Exercise prompt:
Please copy out the data below without changing a word, starting at the line that contains "Which is furthest from pixel" and ending with the last line of the data. Leave out everything before that line.

[Data records]
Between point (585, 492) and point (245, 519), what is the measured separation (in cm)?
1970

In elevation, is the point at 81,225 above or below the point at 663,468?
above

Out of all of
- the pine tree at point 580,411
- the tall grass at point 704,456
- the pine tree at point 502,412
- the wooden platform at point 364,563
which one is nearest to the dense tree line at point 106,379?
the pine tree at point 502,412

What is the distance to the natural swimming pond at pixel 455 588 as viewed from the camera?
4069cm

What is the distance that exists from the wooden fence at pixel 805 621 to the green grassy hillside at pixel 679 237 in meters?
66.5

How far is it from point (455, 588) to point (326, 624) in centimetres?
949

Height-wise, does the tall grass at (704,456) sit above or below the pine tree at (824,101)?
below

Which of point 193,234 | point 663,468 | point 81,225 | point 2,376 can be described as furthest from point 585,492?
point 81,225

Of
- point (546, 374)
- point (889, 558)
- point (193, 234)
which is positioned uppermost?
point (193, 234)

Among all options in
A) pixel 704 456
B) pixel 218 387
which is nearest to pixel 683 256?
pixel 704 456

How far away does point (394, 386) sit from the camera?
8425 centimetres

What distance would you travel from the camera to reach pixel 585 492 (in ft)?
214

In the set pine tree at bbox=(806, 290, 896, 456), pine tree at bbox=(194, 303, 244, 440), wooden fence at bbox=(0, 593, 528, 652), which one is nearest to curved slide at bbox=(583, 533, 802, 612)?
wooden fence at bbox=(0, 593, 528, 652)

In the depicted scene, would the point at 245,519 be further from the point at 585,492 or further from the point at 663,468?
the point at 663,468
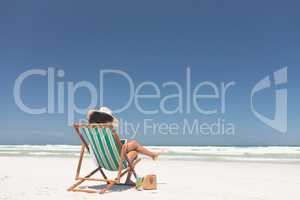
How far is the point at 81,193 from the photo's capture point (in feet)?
18.7

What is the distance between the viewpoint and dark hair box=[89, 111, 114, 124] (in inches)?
228

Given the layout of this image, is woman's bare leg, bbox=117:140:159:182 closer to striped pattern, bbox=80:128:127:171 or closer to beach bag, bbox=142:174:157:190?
striped pattern, bbox=80:128:127:171

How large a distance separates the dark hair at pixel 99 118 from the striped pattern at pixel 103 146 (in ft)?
0.66

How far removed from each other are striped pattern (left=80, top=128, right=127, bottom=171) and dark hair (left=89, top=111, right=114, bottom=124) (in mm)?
202

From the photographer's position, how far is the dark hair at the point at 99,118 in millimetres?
5781

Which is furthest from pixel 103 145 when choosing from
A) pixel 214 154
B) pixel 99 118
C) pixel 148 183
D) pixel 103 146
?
pixel 214 154

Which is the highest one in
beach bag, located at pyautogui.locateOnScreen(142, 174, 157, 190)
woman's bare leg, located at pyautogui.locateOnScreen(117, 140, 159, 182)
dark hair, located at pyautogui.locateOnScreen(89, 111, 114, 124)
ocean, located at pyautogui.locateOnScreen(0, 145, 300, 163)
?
dark hair, located at pyautogui.locateOnScreen(89, 111, 114, 124)

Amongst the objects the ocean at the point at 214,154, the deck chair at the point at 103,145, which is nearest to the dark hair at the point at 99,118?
the deck chair at the point at 103,145

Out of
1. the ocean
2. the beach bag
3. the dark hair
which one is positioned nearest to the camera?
the dark hair

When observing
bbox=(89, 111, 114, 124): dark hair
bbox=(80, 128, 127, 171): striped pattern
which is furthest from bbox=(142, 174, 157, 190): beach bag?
bbox=(89, 111, 114, 124): dark hair

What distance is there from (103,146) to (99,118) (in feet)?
1.32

Result for this task:
Which is furthest from pixel 103 145 when choosing from
A) pixel 214 154
B) pixel 99 118
C) pixel 148 183
D) pixel 103 146
?
pixel 214 154

Which is the highest one in
beach bag, located at pyautogui.locateOnScreen(142, 174, 157, 190)
woman's bare leg, located at pyautogui.locateOnScreen(117, 140, 159, 182)
dark hair, located at pyautogui.locateOnScreen(89, 111, 114, 124)
ocean, located at pyautogui.locateOnScreen(0, 145, 300, 163)
?
dark hair, located at pyautogui.locateOnScreen(89, 111, 114, 124)

Amongst the objects the ocean at the point at 214,154, the deck chair at the point at 103,145, which is nearest to the dark hair at the point at 99,118?
the deck chair at the point at 103,145

Out of
1. the ocean
2. the beach bag
3. the dark hair
which one is positioned nearest to the camera?
the dark hair

When observing
bbox=(89, 111, 114, 124): dark hair
bbox=(80, 128, 127, 171): striped pattern
which is furthest from bbox=(142, 174, 157, 190): beach bag?
bbox=(89, 111, 114, 124): dark hair

What distance is there from (103,146) to (99,118) (in feet)?
1.32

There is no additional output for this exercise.